False positives after converting YOLOv8 to .tflite

Hi everybody! New to ultralytics, but so far it’s been an amazing tool. Thank you to the team behind the YOLO models!

Some context: we are trying to improve the object detection in our react-native app, which is using react-native-fast-tflite to load and run our model. My question isn’t about react-native specifically, but using a tflite file is a requirement.

To convert a YOLO model to .tflite, I have a simple python script that downloads yolov8s and converts it to a .tflite format, which we then just drop into our react-native app:

from ultralytics import YOLO
model = YOLO("yolov8s")
model.export(format="tflite")

When running our model, we just get completely random detection boxes. I’ve reproduced what we’re seeing in a codepen here, using tfjs-tflite.

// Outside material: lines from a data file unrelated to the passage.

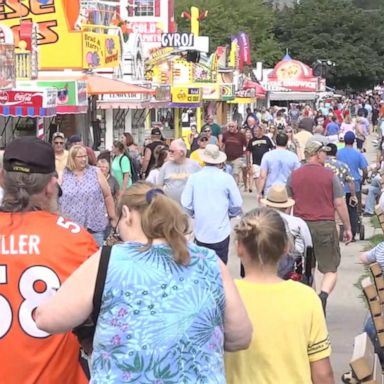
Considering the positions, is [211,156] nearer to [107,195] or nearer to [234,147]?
[107,195]

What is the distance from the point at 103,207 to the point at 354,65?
225ft

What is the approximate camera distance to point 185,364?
10.1 feet

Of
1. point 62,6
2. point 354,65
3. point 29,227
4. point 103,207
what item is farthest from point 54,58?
point 354,65

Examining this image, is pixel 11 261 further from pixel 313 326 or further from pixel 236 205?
pixel 236 205

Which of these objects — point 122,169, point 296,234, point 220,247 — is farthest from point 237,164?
point 296,234

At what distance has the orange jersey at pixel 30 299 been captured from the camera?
11.3ft

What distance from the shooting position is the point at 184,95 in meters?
26.9

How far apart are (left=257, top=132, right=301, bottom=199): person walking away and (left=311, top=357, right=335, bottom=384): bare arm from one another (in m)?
6.57

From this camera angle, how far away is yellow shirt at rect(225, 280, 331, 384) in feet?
11.8

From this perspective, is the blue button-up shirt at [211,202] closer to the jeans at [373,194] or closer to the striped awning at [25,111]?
the striped awning at [25,111]

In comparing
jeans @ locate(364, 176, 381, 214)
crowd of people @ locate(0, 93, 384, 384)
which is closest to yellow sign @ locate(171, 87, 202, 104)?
jeans @ locate(364, 176, 381, 214)

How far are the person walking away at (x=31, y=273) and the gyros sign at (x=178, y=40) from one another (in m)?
27.7

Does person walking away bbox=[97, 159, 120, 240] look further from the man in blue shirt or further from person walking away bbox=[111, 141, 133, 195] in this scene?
the man in blue shirt

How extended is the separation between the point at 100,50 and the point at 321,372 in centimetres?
1710
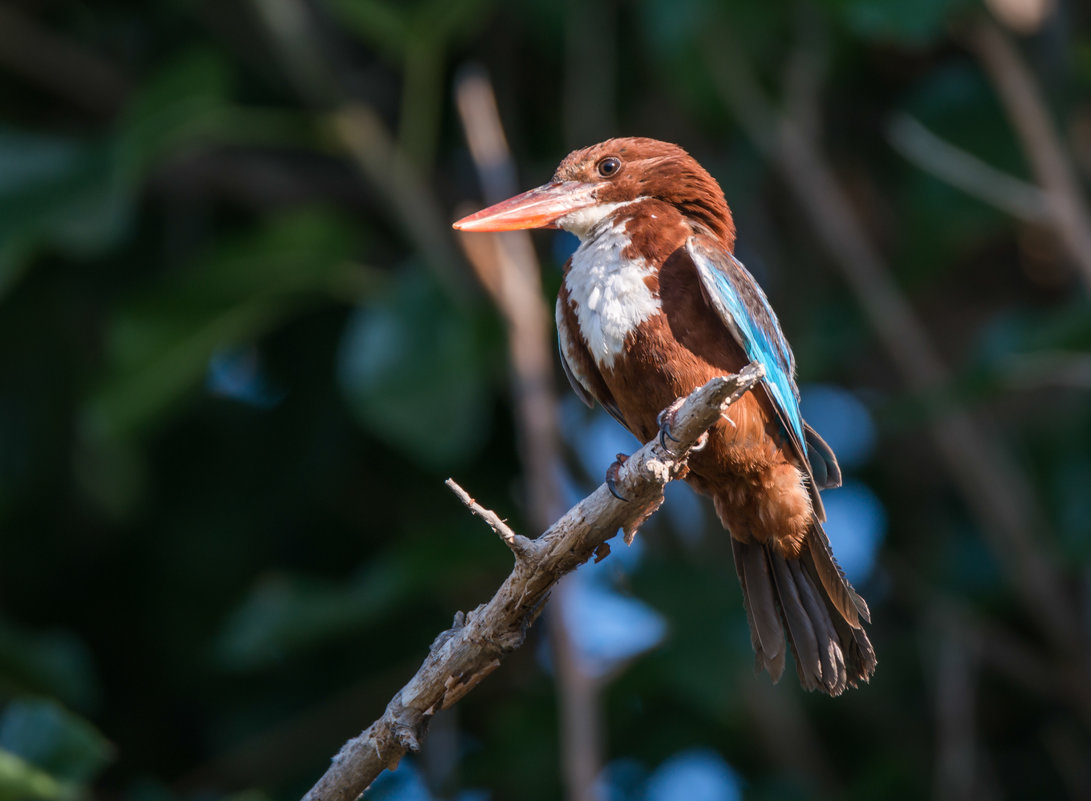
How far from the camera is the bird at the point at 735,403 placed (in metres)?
2.87

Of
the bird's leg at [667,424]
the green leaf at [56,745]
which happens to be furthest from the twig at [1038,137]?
the green leaf at [56,745]

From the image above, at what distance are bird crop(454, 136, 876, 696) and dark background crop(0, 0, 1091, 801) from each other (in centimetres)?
118

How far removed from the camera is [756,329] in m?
2.92

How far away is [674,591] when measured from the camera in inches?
175

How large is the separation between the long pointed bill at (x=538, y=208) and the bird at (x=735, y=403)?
0.57ft

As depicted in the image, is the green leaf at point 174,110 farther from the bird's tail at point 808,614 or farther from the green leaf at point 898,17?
the bird's tail at point 808,614

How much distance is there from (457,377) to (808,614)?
170cm

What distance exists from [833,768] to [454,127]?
298cm

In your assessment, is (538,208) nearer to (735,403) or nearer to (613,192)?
(613,192)

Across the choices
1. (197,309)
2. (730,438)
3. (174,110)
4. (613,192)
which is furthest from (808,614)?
(174,110)

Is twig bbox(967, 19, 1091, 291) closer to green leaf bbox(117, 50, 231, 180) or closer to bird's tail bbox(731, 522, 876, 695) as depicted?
bird's tail bbox(731, 522, 876, 695)

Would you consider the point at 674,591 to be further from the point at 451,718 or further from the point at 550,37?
the point at 550,37

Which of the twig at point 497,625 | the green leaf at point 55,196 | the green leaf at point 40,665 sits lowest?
the twig at point 497,625

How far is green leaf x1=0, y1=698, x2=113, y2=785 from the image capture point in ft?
10.1
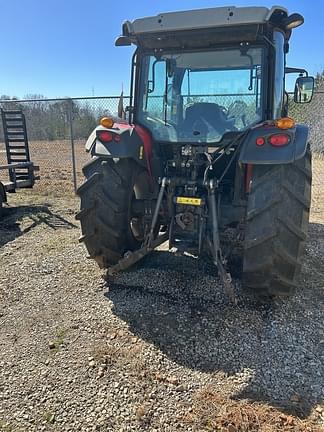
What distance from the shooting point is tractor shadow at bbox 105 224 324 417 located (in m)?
2.51

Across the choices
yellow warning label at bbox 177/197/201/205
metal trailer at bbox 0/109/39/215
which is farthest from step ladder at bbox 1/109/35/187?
yellow warning label at bbox 177/197/201/205

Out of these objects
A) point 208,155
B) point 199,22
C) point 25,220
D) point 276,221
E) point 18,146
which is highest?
point 199,22

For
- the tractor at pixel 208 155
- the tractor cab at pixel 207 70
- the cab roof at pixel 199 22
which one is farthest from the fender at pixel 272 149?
the cab roof at pixel 199 22

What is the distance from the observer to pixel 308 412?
2238 mm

I believe we’re doing everything correctly… I’ve poured over every piece of documentation, relevant github issues, and discussion forums. Our process of interpreting the output seems correct, but I must be missing something. The codepen is full of comments explaining what we’re doing and why, but at a high level, this is what we do in the codepen (which mimics what we do in the react-native javascript logic):

  1. Load model using tflite.loadTFLiteModel
  2. Prepare input tensor data using tf.browser.fromPixels(imageElement)
  3. Normalize pixel values to [-1, 1] using const input = tf.sub(tf.div(tf.expandDims(tensor), 127.5), 1) (note that we have tried [0, 1] with similarly inaccurate results)
  4. Run model prediction using tfliteModel.predict(input), and grab result using await outputTensor.data()
  5. Parse the results and store in a “boxes” array (this might be where we messed things up…?)
  6. Run NMS on the “boxes” array, and draw the results to a canvas

Any help would be hugely appreciated. Our team is building a tool to help tradespeople identify tools and materials on a job site, and find the nearest distributor that supplies these tools. Thank you so much!

Drew

Hi Drew! :blush:

It’s great to hear you’re finding Ultralytics helpful! Let’s see if we can resolve the issue with your .tflite model.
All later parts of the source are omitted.